先来看下org.apache.hadoop.io.serializer的类图(hadoop2.7.1):
由类图看:
接口三个:
1、Deserializer:定义反序列化接口;
2、Serializer:定义序列化接口;
3、Serialization:定义了一系列和序列化相关并相互依赖对象的接口。
依据这三个接口,分别实现了2个类,分别是支持Writable机制的WritableSerialization和支持Java序列化的JavaSerialization,这样一共是6个实现类。
SerilizationFactory:维护一个Serilization的ArrayList。它具有参数为Configuration的构造函数,把parameter io.serializations中逗号隔开的serialization都添加进来。
Deserializer:将字节流转为一个对象。这个接口的方法有:打开流,反序列化,关闭流
源码:
package org.apache.hadoop.io.serializer;
import java.io.IOException;
import java.io.InputStream;
import org.apache.hadoop.classification.InterfaceAudience;
import org.apache.hadoop.classification.InterfaceStability;
/**
* <p>
* Provides a facility for deserializing objects of type <T> from an
* {@link InputStream}.
* </p>
*
* <p>
* Deserializers are stateful, but must not buffer the input since
* other producers may read from the input between calls to
* {@link #deserialize(Object)}.
* </p>
* @param <T>
*/
@InterfaceAudience.LimitedPrivate({"HDFS", "MapReduce"})

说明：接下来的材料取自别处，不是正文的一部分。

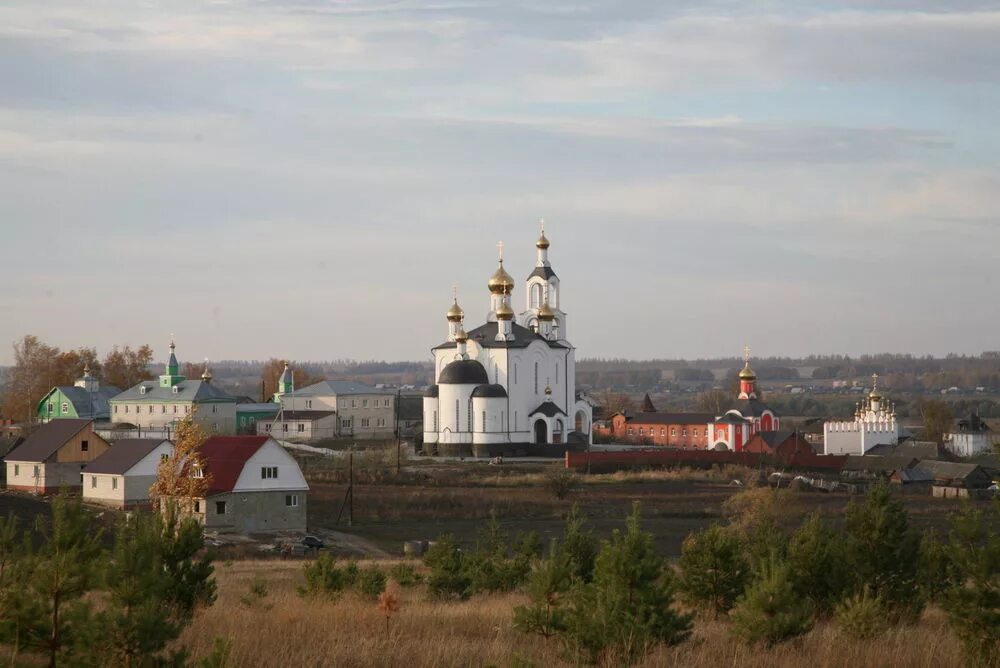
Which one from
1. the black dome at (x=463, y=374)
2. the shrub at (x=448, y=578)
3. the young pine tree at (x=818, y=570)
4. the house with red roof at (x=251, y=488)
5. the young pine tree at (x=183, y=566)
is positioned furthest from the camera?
the black dome at (x=463, y=374)

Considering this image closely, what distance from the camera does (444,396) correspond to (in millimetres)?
67062

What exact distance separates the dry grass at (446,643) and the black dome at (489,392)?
1954 inches

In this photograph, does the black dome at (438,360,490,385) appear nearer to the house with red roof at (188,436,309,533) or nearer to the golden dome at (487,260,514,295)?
the golden dome at (487,260,514,295)

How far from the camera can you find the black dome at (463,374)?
2633 inches

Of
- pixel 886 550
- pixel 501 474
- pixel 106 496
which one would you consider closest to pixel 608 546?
pixel 886 550

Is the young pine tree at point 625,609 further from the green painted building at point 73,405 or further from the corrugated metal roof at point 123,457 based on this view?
the green painted building at point 73,405

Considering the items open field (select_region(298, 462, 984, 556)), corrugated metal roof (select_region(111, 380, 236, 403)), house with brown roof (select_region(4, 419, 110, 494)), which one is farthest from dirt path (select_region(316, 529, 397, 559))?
corrugated metal roof (select_region(111, 380, 236, 403))

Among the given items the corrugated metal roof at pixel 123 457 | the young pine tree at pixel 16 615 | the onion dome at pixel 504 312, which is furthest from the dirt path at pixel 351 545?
the onion dome at pixel 504 312

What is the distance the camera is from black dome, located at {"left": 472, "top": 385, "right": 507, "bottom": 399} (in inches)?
2621

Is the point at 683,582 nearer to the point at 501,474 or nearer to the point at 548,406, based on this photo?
the point at 501,474

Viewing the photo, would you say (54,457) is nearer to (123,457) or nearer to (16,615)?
(123,457)

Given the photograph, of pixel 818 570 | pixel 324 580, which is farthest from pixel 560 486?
pixel 818 570

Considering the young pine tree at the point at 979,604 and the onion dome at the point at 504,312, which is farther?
the onion dome at the point at 504,312

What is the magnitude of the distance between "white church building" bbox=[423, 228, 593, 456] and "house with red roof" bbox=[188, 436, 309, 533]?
28.6 m
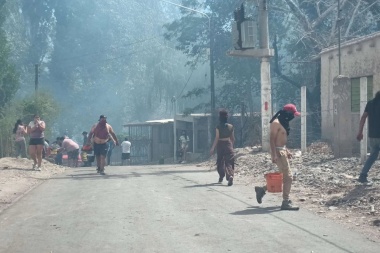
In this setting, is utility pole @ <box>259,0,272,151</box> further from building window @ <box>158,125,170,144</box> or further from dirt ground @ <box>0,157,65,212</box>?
building window @ <box>158,125,170,144</box>

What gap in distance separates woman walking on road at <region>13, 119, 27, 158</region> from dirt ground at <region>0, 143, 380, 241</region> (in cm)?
166

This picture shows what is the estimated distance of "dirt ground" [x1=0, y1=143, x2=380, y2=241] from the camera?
421 inches

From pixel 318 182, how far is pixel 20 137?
1516 cm

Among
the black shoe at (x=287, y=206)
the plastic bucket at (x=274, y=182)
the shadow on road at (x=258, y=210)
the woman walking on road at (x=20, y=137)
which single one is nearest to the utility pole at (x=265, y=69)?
the woman walking on road at (x=20, y=137)

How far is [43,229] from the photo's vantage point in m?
9.63

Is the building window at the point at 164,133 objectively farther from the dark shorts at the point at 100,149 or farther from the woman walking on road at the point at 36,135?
the dark shorts at the point at 100,149

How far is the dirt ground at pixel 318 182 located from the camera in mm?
10688

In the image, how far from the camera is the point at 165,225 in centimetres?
966

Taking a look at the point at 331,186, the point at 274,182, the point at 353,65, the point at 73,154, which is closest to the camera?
the point at 274,182

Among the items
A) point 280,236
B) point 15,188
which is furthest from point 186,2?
point 280,236

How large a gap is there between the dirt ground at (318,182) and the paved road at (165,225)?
500 mm

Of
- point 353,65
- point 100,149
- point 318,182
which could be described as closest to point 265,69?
point 353,65

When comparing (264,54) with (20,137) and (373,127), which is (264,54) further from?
(373,127)

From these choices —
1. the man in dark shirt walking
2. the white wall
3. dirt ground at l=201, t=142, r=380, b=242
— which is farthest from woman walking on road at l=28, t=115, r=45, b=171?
the man in dark shirt walking
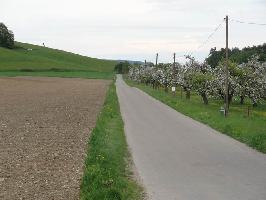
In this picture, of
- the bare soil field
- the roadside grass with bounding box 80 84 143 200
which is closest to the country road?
the roadside grass with bounding box 80 84 143 200

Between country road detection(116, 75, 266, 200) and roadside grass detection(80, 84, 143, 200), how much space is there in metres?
0.37

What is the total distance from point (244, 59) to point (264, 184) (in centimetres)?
10386

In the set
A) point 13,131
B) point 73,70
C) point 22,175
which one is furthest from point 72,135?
point 73,70

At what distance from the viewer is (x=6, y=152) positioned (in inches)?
704

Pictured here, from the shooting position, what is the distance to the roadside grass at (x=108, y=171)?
1184cm

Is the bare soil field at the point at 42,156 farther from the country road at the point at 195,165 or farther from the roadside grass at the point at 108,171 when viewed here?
the country road at the point at 195,165

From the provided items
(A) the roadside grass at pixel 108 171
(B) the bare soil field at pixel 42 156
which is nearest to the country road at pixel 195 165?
(A) the roadside grass at pixel 108 171

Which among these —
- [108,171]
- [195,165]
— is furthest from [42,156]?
[195,165]

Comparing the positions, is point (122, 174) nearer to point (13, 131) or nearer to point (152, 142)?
point (152, 142)

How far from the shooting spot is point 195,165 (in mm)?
16422

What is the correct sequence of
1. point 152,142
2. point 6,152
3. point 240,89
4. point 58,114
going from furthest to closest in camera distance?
1. point 240,89
2. point 58,114
3. point 152,142
4. point 6,152

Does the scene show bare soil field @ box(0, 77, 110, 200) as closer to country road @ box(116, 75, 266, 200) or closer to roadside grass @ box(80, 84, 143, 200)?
roadside grass @ box(80, 84, 143, 200)

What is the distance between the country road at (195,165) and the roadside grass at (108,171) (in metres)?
0.37

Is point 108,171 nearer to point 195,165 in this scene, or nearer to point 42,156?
point 195,165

@InterfaceStability.Evolving
public interface Deserializer<T> {
/**
* <p>Prepare the deserializer for reading.</p>
*/
void open(InputStream in) throws IOException;
/**
* <p>
* Deserialize the next object from the underlying input stream.

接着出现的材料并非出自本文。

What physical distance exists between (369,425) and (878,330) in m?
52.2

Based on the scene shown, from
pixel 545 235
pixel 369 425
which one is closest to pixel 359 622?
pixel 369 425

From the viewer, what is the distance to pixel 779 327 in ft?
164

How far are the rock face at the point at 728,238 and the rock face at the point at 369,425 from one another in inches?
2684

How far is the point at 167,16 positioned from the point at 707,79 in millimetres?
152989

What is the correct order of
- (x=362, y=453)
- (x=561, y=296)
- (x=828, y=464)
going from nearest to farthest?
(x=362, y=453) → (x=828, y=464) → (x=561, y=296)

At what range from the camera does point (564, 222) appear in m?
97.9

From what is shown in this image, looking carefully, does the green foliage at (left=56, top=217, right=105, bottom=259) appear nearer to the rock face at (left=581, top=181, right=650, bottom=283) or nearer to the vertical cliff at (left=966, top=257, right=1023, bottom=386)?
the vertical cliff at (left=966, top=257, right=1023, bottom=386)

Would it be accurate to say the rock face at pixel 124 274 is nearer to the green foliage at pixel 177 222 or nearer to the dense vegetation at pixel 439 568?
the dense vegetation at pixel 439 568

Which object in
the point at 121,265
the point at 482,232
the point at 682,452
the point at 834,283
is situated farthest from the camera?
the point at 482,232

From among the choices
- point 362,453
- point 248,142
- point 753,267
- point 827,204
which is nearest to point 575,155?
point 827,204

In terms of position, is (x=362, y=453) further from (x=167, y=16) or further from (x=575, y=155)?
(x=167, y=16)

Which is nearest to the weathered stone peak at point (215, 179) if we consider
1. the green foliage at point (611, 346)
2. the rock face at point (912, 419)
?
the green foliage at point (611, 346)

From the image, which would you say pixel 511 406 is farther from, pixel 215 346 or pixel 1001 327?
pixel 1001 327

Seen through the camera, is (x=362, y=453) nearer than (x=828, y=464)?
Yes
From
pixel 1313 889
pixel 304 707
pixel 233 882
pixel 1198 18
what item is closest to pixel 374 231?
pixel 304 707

* If the object <code>t</code> is non-null then this deserializer
* <i>may</i> set its internal state to the next object read from the input
* stream. Otherwise, if the object <code>t</code> is null a new
* deserialized object will be created.
* </p>
* @return the deserialized object
*/
T deserialize(T t) throws IOException;
/**
* <p>Close the underlying input stream and clear up any resources.</p>
*/
void close() throws IOException;
}
Serializer:将一个对象转换为一个字节流的实现实例,该接口的方法有:打开流,序列化,关闭流
源码:
package org.apache.hadoop.io.serializer;
import java.io.IOException;
import java.io.OutputStream;
import org.apache.hadoop.classification.InterfaceAudience;
import org.apache.hadoop.classification.InterfaceStability;
/**
* <p>
* Provides a facility for serializing objects of type <T> to an
* {@link OutputStream}.
* </p>
*
* <p>
* Serializers are stateful, but must not buffer the output since
* other producers may write to the output between calls to
* {@link #serialize(Object)}.
* </p>
* @param <T>
*/
@InterfaceAudience.LimitedPrivate({"HDFS", "MapReduce"})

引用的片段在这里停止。